Stored items:
::::::::::

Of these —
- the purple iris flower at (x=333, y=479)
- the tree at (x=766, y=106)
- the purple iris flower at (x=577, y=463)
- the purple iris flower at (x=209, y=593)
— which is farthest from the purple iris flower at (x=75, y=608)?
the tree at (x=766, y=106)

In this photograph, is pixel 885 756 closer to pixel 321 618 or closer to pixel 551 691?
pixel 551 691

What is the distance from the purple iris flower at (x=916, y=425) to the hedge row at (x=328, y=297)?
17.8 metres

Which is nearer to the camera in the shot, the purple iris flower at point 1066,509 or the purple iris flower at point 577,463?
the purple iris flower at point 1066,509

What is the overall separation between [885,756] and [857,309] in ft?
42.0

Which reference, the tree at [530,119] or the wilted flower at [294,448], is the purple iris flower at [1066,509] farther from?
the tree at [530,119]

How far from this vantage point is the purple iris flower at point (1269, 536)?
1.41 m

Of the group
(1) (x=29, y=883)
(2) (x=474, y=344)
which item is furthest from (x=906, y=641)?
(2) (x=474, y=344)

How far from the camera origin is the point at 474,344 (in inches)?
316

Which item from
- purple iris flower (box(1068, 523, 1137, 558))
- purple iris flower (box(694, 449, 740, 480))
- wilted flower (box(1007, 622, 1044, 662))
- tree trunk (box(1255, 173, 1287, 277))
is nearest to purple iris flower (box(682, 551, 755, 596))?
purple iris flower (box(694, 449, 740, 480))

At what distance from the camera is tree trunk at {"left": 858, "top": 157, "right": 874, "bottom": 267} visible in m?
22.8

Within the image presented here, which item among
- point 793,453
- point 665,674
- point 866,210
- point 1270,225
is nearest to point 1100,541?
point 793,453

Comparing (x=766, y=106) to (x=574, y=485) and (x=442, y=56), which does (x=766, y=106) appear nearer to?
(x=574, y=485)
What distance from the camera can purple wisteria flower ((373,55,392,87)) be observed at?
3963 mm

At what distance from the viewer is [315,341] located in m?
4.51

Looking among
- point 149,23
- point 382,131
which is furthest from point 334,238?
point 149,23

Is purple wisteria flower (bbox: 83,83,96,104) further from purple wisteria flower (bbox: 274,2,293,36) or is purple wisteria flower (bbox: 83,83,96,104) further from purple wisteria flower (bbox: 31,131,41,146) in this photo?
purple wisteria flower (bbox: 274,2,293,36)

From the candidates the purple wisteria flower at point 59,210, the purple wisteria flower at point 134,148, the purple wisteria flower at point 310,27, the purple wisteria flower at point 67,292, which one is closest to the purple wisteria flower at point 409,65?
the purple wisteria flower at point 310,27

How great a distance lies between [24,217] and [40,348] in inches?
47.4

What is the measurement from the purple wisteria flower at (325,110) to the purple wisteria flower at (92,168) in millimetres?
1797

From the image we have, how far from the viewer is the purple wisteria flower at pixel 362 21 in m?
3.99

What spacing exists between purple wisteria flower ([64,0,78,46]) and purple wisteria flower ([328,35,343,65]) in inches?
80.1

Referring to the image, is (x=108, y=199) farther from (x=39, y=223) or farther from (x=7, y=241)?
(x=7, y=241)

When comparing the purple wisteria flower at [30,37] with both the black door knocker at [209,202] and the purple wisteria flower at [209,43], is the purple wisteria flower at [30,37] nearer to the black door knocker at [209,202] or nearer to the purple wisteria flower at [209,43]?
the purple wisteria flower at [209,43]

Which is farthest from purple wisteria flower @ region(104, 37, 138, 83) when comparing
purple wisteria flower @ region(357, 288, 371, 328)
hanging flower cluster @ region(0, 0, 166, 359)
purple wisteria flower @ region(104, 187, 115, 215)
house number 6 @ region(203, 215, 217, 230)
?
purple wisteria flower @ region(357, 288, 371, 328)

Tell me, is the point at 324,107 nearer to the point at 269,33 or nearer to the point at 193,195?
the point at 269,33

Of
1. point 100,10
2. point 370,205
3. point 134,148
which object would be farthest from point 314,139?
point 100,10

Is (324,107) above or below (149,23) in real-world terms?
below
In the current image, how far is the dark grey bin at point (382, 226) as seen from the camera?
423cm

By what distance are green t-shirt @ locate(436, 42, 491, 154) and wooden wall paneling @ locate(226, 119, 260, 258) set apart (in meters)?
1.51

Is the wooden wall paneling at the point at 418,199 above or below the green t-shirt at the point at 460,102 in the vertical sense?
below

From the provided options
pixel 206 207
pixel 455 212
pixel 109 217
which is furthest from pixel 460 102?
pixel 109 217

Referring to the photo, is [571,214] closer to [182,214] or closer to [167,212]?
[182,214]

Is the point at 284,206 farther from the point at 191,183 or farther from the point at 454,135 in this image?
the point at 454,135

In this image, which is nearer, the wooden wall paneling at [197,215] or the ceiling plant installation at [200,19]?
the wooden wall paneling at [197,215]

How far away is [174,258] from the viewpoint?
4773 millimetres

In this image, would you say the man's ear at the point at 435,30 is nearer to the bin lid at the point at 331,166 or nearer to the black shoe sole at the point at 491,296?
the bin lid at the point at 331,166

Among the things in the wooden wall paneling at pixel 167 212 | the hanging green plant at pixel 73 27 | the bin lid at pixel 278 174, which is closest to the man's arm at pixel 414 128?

::::::::::

■ SHORT PROBLEM
Retype every record above exactly as it appears.

■ THE OUTPUT
Of these —
- the purple iris flower at (x=333, y=479)
- the tree at (x=766, y=106)
- the purple iris flower at (x=577, y=463)
- the purple iris flower at (x=209, y=593)
— which is farthest from the purple iris flower at (x=75, y=608)?
the tree at (x=766, y=106)

In this photograph, is pixel 885 756 closer to pixel 321 618 or closer to pixel 551 691?
pixel 551 691

What is the distance from the purple iris flower at (x=916, y=425) to the hedge row at (x=328, y=297)?
17.8 metres

Which is nearer to the camera in the shot, the purple iris flower at point 1066,509 or the purple iris flower at point 577,463?
the purple iris flower at point 1066,509

What is the overall separation between [885,756] and [857,309] in ft?
42.0

Which reference, the tree at [530,119] or the wilted flower at [294,448], is the purple iris flower at [1066,509] farther from?
the tree at [530,119]

How far from this vantage point is the purple iris flower at point (1269, 536)?
1.41 m

Of the group
(1) (x=29, y=883)
(2) (x=474, y=344)
which item is furthest from (x=906, y=641)?
(2) (x=474, y=344)

How far from the camera origin is the point at 474,344 (in inches)?
316

Which item from
- purple iris flower (box(1068, 523, 1137, 558))
- purple iris flower (box(694, 449, 740, 480))
- wilted flower (box(1007, 622, 1044, 662))
- tree trunk (box(1255, 173, 1287, 277))
is nearest to purple iris flower (box(682, 551, 755, 596))?
purple iris flower (box(694, 449, 740, 480))

At what distance from the camera is tree trunk at {"left": 858, "top": 157, "right": 874, "bottom": 267} visible in m?
22.8

Within the image presented here, which item among
- point 793,453
- point 665,674
- point 866,210
- point 1270,225
is nearest to point 1100,541?
point 793,453

Comparing (x=766, y=106) to (x=574, y=485) and (x=442, y=56), which does (x=766, y=106) appear nearer to?
(x=574, y=485)
What distance from the camera can purple wisteria flower ((373,55,392,87)) be observed at?
3963 mm

At what distance from the viewer is [315,341] located in m?
4.51

Looking among
- point 149,23
- point 382,131
which is furthest from point 334,238?
point 149,23

Is purple wisteria flower (bbox: 83,83,96,104) further from purple wisteria flower (bbox: 274,2,293,36) or is purple wisteria flower (bbox: 83,83,96,104) further from purple wisteria flower (bbox: 31,131,41,146) in this photo?
purple wisteria flower (bbox: 274,2,293,36)

From the candidates the purple wisteria flower at point 59,210, the purple wisteria flower at point 134,148, the purple wisteria flower at point 310,27, the purple wisteria flower at point 67,292, which one is closest to the purple wisteria flower at point 409,65?
the purple wisteria flower at point 310,27

How great a distance lies between [24,217] and [40,348] in inches?
47.4

What is the measurement from the purple wisteria flower at (325,110) to the purple wisteria flower at (92,168) in millimetres?
1797

From the image we have, how far from the viewer is the purple wisteria flower at pixel 362 21 in m?
3.99

What spacing exists between purple wisteria flower ([64,0,78,46]) and purple wisteria flower ([328,35,343,65]) in inches?
80.1

Referring to the image, is (x=108, y=199) farther from (x=39, y=223) or farther from (x=7, y=241)?
(x=7, y=241)

When comparing the purple wisteria flower at [30,37] with both the black door knocker at [209,202] and the purple wisteria flower at [209,43], is the purple wisteria flower at [30,37] nearer to the black door knocker at [209,202] or nearer to the purple wisteria flower at [209,43]?
the purple wisteria flower at [209,43]

Which is farthest from purple wisteria flower @ region(104, 37, 138, 83) when comparing
purple wisteria flower @ region(357, 288, 371, 328)
hanging flower cluster @ region(0, 0, 166, 359)
purple wisteria flower @ region(104, 187, 115, 215)
house number 6 @ region(203, 215, 217, 230)
?
purple wisteria flower @ region(357, 288, 371, 328)

Tell me, is the point at 324,107 nearer to the point at 269,33 or nearer to the point at 193,195?
the point at 269,33

Of
1. point 100,10
2. point 370,205
3. point 134,148
which object would be farthest from point 314,139?
point 100,10

Is (324,107) above or below (149,23) in real-world terms?
below
In the current image, how far is the dark grey bin at point (382, 226) as seen from the camera?
423cm

By what distance are green t-shirt @ locate(436, 42, 491, 154) and wooden wall paneling @ locate(226, 119, 260, 258) set apart (in meters)?
1.51

Is the wooden wall paneling at the point at 418,199 above or below the green t-shirt at the point at 460,102 in the vertical sense?
below

From the provided options
pixel 206 207
pixel 455 212
pixel 109 217
which is furthest from pixel 460 102?
pixel 109 217

Referring to the photo, is [571,214] closer to [182,214] or closer to [167,212]?
[182,214]

Is the point at 284,206 farther from the point at 191,183 or farther from the point at 454,135 in this image?
the point at 454,135

In this image, which is nearer, the wooden wall paneling at [197,215] or the ceiling plant installation at [200,19]?
the wooden wall paneling at [197,215]

How far away is [174,258] from the viewpoint?
4773 millimetres

In this image, would you say the man's ear at the point at 435,30 is nearer to the bin lid at the point at 331,166 or nearer to the black shoe sole at the point at 491,296?
the bin lid at the point at 331,166

Among the things in the wooden wall paneling at pixel 167 212 | the hanging green plant at pixel 73 27 | the bin lid at pixel 278 174, which is closest to the man's arm at pixel 414 128?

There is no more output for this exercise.